How about an Up-Vote for this Feature Request?   Fixing this on the engineer's end might just save you and others from experiencing a Solarwinds monitoring outage, and the wasted time and embarrassment and frustration recovering from it.

  • Ouch.  And we have been chasing slowness problems and just ran that a week ago to try and speed the website up.  I have not had complaints yet.

  • I didn't think I had any custom HTML in my deployment either.  I was only building new views, right?

    But they leveraged Custom HTML widgets, so my deployment is customized--at least, it is according to SW's definition.

    Even this basic "How to" page I built will put anyone's deployment into a Customized HTML mode--which might become unusable if they run the Config Wizard with the Web radio button checked.
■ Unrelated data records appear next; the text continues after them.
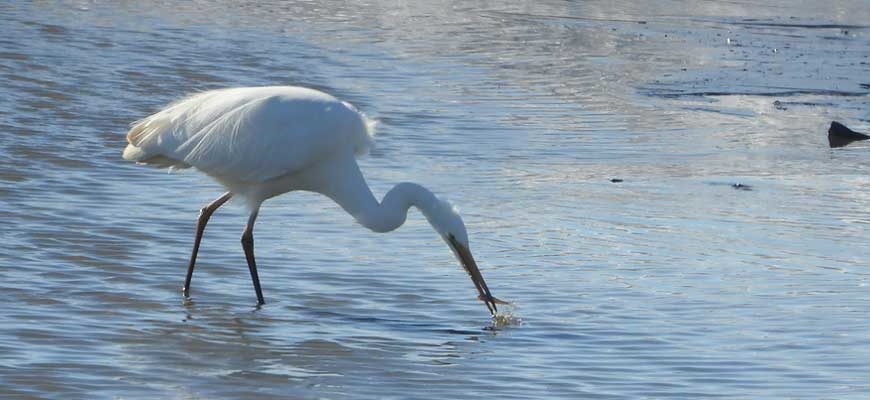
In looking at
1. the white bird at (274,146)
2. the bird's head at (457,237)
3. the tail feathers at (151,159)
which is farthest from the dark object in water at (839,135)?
the tail feathers at (151,159)

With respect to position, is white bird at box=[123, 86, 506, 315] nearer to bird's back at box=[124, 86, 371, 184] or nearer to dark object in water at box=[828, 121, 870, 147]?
bird's back at box=[124, 86, 371, 184]

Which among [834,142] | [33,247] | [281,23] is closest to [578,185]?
[834,142]

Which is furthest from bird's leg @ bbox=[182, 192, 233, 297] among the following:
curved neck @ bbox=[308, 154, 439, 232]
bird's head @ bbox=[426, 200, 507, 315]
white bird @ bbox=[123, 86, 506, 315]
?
bird's head @ bbox=[426, 200, 507, 315]

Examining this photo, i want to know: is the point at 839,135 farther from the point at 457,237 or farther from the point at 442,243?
the point at 457,237

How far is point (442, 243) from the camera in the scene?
9633 mm

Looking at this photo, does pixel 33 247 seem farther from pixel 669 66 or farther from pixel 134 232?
pixel 669 66

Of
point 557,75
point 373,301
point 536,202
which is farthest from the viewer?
point 557,75

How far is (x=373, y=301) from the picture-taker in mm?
8344

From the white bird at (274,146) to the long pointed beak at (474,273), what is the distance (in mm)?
266

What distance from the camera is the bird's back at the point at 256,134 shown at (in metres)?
8.29

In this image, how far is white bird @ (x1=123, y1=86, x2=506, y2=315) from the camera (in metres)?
8.27

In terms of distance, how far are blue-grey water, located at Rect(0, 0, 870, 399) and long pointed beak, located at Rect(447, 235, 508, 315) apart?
11 cm

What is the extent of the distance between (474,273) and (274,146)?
4.24 feet

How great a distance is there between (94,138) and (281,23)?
8936mm
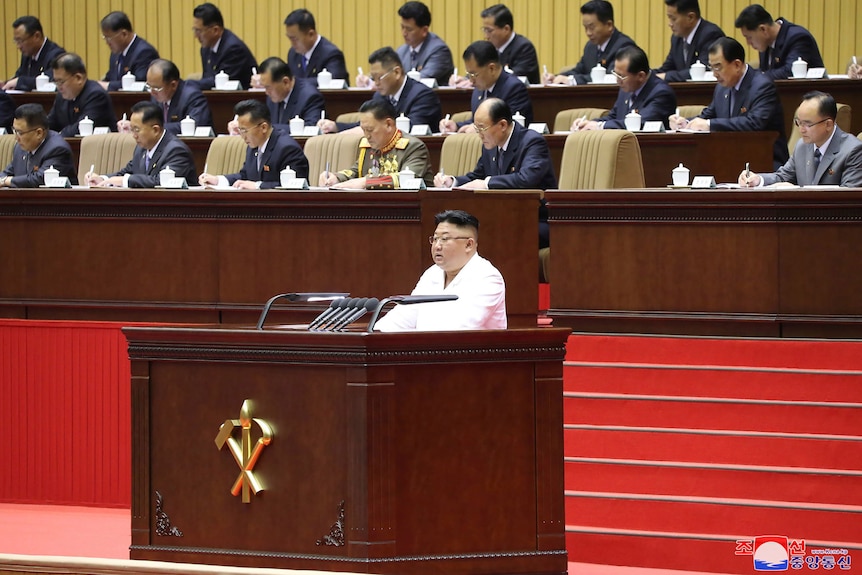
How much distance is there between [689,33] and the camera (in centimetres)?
790

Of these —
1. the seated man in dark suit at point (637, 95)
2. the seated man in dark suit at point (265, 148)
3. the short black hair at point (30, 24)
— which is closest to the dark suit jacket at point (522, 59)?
the seated man in dark suit at point (637, 95)

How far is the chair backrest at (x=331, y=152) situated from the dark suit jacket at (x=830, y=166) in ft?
6.33

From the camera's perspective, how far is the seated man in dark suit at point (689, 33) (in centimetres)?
780

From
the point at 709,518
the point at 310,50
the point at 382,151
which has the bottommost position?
the point at 709,518

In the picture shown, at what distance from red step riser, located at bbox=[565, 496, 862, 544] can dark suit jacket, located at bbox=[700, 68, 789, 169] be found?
2.67 metres

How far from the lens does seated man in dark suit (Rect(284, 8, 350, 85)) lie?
8.26 m

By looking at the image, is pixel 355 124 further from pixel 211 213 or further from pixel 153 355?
pixel 153 355

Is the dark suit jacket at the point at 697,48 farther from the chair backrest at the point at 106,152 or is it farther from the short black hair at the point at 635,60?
the chair backrest at the point at 106,152

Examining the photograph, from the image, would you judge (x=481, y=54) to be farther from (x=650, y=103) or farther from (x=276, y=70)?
(x=276, y=70)

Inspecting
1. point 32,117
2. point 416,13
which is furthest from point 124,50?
point 32,117

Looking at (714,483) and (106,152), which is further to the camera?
(106,152)

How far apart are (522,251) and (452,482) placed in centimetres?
207

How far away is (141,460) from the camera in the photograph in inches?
130

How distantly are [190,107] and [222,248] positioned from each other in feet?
7.76
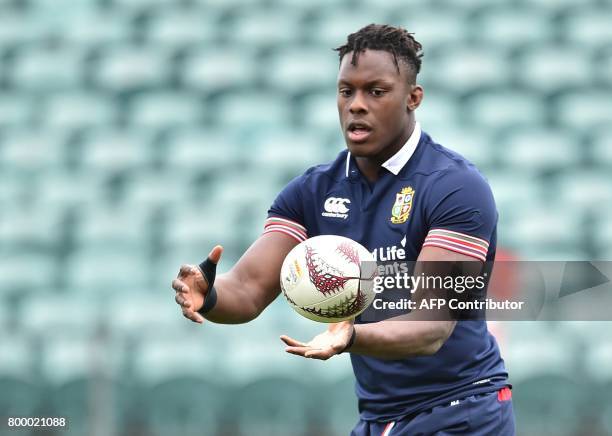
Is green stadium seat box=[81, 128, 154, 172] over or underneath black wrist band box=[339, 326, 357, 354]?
over

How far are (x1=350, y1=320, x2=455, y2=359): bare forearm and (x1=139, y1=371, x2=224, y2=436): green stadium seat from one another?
4191 millimetres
    How to create a simple custom view of multiple interfaces' bandwidth utilization

  • I don't have custom HTML in my deployment.  But I have seen when a management IP is reused, sometimes, not all times, it doesn't properly update all the node information unless it is deleted and re-added. 

    For example, out LAN team swapped out an old HP switch with a Cisco switch.  Even after forcing a rediscover and poll now, the node had conflicting information.  On the node summary page, the Hardware Details resource retained the HP Procurve information, but the Node Details resource noted the Cisco Machine Type and Cisco IOS version installed.  Hardware sensors were all messed up too.  I did have to delete the node and re-add it.  This has happened on a Cisco Switch model replacement as well, but sometimes this data updates correctly (or is harder to spot and is still messed up).  I use the out-of-box Machine Type Change alert to tell me to look at these, but this alert is hit or miss.  Some Cisco switch swaps don't seem to trigger this alert.

    Our network teams don't always remember to notify or update the monitoring team on changes.  They are mostly ticket driven and updating monitoring and occasionally inventory systems is an afterthought as long as they can close the ticket or change request work order.  I catch some of these, but wonder if our database is accurate because of this.